Dava, TMK"nun 605/2. maddesi gereğince açılan mirasın hükmen reddi istemine ilişkindir. Ölüm tarihinde miras bırakanın ödemeden aczi açıkça belli veya resmen tespit edilmiş ise, miras reddedilmiş sayılır (TMK m. 605/2). Mirasçılar Türk Medeni Kanunu"nun 610. maddesinde yazılı aykırılık da bulunmadıkça yani zımnen mirası kabul etmiş duruma düşmüş olmadıkça her zaman murisin ödemeden aczinin tespitini isteyebilir. Türk Medeni Kanunu"nun 606. maddesinde belirtilen süre bu davada uygulanmaz. Dava alacaklılara husumet yöneltilerek görülür. Bu davada yetkili mahkeme ise alacaklıların davanın açıldığı zamandaki ikametgahı mahkemesidir. Ayrıca Türk Medeni Kanununun Velayet Vesayet ve Miras Hükümlerinin Uygulanmasına İlişkin Tüzüğün 39/2. fıkrası gereğince mirasın reddi yetkisini içeren özel vekaletname sunulması da zorunludur.
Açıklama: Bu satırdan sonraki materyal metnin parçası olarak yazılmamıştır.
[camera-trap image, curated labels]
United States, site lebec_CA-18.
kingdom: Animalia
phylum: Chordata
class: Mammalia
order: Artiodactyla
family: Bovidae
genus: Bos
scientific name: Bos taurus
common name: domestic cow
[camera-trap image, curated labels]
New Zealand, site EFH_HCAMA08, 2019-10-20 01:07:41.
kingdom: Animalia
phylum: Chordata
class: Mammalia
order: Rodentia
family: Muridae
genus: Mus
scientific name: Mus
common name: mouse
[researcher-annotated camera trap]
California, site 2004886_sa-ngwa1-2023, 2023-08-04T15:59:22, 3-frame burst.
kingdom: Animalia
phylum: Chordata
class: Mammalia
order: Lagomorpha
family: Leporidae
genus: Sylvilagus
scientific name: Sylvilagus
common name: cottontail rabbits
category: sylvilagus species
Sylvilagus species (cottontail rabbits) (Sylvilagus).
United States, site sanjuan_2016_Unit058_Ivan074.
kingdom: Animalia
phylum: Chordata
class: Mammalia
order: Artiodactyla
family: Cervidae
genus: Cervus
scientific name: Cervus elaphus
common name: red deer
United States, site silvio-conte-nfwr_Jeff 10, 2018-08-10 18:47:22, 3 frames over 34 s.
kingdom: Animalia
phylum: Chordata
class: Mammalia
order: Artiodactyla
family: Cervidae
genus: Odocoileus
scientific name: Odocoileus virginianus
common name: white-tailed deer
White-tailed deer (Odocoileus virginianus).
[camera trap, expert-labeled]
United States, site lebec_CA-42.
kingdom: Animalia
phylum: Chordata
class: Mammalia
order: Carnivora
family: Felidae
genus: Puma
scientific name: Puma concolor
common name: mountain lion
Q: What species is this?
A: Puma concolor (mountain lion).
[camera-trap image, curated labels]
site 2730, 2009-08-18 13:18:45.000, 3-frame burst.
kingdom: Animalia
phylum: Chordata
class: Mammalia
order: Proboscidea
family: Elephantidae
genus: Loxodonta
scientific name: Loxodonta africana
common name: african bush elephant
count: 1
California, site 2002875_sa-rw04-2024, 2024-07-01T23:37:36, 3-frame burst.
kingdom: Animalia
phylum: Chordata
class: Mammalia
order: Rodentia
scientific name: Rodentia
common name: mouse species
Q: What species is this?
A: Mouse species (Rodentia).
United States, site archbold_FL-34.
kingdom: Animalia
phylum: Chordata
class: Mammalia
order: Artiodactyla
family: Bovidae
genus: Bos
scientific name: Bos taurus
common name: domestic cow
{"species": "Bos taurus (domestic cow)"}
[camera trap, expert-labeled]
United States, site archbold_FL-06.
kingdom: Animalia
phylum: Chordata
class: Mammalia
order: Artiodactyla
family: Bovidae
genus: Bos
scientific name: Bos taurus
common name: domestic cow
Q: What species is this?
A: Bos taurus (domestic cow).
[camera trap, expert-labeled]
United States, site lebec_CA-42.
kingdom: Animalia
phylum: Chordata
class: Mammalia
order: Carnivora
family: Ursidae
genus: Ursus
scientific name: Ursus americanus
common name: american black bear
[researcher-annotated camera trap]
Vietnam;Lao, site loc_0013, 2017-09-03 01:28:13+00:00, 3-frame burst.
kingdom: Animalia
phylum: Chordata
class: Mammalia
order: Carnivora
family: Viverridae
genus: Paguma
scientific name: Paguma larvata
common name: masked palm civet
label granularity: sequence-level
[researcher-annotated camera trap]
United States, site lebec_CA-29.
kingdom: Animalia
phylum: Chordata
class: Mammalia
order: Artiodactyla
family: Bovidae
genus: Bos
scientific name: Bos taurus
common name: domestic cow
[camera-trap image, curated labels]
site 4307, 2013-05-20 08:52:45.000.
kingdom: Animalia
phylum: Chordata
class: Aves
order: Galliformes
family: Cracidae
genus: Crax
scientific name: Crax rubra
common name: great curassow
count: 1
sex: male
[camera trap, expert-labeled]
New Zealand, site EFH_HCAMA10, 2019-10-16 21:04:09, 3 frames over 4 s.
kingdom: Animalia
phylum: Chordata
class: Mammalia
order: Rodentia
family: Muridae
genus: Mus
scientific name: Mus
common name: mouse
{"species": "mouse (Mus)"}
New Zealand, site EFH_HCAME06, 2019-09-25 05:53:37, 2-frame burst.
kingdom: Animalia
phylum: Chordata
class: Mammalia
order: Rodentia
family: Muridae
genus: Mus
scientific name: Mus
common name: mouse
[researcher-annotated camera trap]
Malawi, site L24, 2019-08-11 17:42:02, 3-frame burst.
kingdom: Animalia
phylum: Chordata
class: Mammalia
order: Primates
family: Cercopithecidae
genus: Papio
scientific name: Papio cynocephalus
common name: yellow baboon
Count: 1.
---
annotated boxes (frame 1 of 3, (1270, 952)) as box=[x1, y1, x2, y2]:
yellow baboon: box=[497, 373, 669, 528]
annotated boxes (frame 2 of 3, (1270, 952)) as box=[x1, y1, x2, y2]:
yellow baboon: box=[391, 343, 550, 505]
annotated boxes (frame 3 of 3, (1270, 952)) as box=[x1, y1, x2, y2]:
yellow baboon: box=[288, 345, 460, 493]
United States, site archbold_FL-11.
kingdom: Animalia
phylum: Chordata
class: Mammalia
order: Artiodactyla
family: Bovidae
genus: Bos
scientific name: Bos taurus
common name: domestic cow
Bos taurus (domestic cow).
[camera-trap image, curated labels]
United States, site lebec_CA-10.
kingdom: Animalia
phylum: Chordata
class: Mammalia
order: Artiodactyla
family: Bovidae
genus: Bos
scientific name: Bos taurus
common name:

Davanın kabulüne karar verilmiş ise de mahkemece yapılan araştırma ve incelemeler hüküm kurmaya yeterli değildir. Mirasın hükmen reddine ilişkin olarak açılan davalarda, terekenin açıkça borca batık olup olmadığının araştırılması gerekmektedir. İcra takibi sonunda aciz vesikası düzenlenmesi halinde terekenin borca batık olduğu kabul edilir. Aksi halde terekenin borca batık olup olmadığı, murisin malvarlığı bulunup bulunmadığının usulüne uygun olarak, bankalar, trafik tescil müdürlüğü, vergi daireleri, belediyeler, tapu müdürlüğü v.b. Kurum ve kuruluşlardan sorulması, murisin alacak ve borçları zabıta marifetiyle de araştırılarak aktif malvarlığı ile takibe konu borç miktarı gözönünde tutularak aktif ve pasifinin tereddüde neden olmayacak şekilde belirlenmesi gerekir. Yapılan incelemelerde ölüm tarihi esas alınarak muris adına kayıtlı araç bulunup bulunmadığının ilgili İlçe Emniyet Müdürlüğünden sorulmadan, yine ölüm tarihi itibariyle murise ait banka hesabı bulunup bulunmadığı araştırılmadan, murisin ortağı ve şirket müdürü olduğu ... Turizm ve Lokantacılık Ltd. Şti"nin akıbeti ve şirket işlemlerinden dolayı davacıların mirası kabul anlamına gelebilecek davranışlarda bulunup bulunmadığı araştırılmadan hüküm kurulduğu görülmüştür. Mahkemece, belirtilen hususlar üzerinde durulmadan eksik inceleme ile yazılı şekilde karar verilmesi doğru görülmemiştir.
Ayrıca, davacıların Av. ...’e verdiği vekaletnamede mirasın reddini içeren özel yetki bulunmadığından davacı vekiline özel yetkiyi içeren vekaletname sunması için süre verilmesi ve bu eksikliğin tamamlattırılarak sonucuna göre hüküm kurulması gerekirken bu hususun gözardı edilmesi de yerinde değildir.
Kabule göre de; mahkemece davanın niteliği gereği davalı-alacaklıların, murisin terekesinin borca batık olduğunu bilmediği, bilmesinin mümkün olmadığı, yapılan yargılama sonrasında terekenin borca batık olup olmadığına karar verildiği göz önünde bulundurularak yargılama gideri ve harçtan davalının değil davacının sorumlu tutulması, davacılar lehine vekalet ücretine hükmedilmemesi gerekir.
Mahkemece, yukarıda belirtilen hususlar üzerinde durulmadan yazılı şekilde karar verilmesi doğru görülmemiş, bu sebeple hükmün bozulmasına karar verilmiştir.
SONUÇ: Yukarıda açıklanan nedenlerle temyiz olunan hükmün BOZULMASINA, peşin yatırılan harcın istek halinde yatırana iadesine, kararın tebliğinden itibaren 15 gün içinde karar düzeltme yolu açık olmak üzere, 12.12.2017 tarihinde oybirliği ile karar verildi.